Als Schlusswort formulierte der Propst des Stiftes Klosterneuburg, Prälat Bernhard Backovsky, was er sich von einem neu gestalteten Stiftsmuseum erwartet: Man muss die Leute in einer Sprache ansprechen, die sie verstehen, also wissenschaftliche Inhalte in klarer, verständlicher Form, eine moderne Präsentation (denn auch in der Seelsorge kann man die Leute nicht mehr mit den gleichen Mitteln ansprechen wie vor 20 Jahren), und ein nachvollziehbarer roter Faden, der sich durch den gesamten Besuchsbereich zieht. Die Diskussion wird zweifelsohne weitergehen.
Abschließend kann man sagen, dass bei aller Unterschiedlichkeit der Standpunkte von allen Diskutanten die Begriffe Authentizität und Wahrhaftigkeit betont wurden.
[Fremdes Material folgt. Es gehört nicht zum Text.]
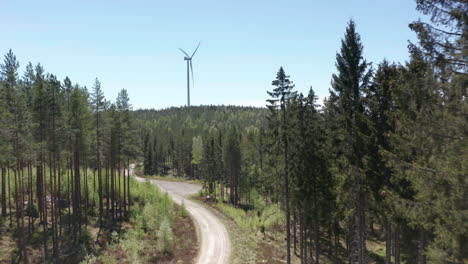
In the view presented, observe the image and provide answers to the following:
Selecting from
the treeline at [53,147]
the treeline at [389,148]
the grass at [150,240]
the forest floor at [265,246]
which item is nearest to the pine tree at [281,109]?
the treeline at [389,148]

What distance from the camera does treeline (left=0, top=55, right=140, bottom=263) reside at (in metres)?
26.0

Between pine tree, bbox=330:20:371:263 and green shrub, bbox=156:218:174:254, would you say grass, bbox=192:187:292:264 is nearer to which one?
green shrub, bbox=156:218:174:254

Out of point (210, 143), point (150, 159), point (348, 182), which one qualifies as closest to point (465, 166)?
point (348, 182)

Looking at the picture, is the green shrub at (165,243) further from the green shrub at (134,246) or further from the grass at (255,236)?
the grass at (255,236)

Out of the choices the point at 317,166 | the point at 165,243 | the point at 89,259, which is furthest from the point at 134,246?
the point at 317,166

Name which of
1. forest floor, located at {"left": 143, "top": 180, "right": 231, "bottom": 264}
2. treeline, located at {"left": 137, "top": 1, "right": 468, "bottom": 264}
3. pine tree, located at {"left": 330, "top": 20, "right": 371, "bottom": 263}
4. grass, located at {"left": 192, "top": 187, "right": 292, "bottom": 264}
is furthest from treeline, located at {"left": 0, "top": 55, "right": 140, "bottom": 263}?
pine tree, located at {"left": 330, "top": 20, "right": 371, "bottom": 263}

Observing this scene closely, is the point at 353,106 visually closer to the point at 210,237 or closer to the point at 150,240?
the point at 210,237

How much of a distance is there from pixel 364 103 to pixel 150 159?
104m

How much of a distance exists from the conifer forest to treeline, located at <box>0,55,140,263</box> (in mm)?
153

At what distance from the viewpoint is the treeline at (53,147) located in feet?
85.4

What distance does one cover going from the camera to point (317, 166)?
25.6m

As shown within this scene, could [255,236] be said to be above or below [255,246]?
below

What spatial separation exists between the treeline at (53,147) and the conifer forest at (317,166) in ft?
0.50

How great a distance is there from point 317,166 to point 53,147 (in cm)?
2628
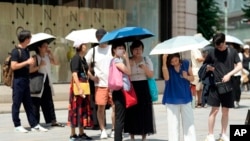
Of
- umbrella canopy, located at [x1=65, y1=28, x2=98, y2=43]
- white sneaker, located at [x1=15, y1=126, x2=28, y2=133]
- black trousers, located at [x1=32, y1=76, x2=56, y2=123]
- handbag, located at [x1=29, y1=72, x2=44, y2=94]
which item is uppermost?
umbrella canopy, located at [x1=65, y1=28, x2=98, y2=43]

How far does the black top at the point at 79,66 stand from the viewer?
973cm

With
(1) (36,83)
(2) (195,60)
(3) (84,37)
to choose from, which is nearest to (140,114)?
(3) (84,37)

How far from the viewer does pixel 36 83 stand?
446 inches

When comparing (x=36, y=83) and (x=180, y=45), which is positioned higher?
(x=180, y=45)

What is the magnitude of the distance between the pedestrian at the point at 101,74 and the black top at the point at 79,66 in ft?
0.44

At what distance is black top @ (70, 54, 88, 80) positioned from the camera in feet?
31.9

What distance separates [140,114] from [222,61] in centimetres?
163

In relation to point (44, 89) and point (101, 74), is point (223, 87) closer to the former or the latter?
point (101, 74)

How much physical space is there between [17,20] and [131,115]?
9756 millimetres

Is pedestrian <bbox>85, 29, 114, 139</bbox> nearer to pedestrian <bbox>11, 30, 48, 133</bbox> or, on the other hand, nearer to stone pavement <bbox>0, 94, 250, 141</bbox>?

Alle waren sich einig, dass ein Museum sich seiner eigenen unverwechselbaren Identität bewusst sein muss und gezielt die Zielgruppen ansprechen muss, die dieser Identität am besten entsprechen.
Wer geglaubt hatte, auf komplexe Fragen, einfache, kochrezeptartige Lösungen präsentiert zu bekommen, wurde naturgemäß enttäuscht.
Weitere Informationen: Stift Klosterneuburg, Nicole Fleissner, Abteilung Kultur Tourismus Marketing, Stiftsplatz 1; A-3400 Klosterneuburg; Tel. 02243/ 411-254/ Fax: DW 299, mailto:n.fleissner@stift-klosterneuburg.at , http://www.stift-klosterneuburg.at .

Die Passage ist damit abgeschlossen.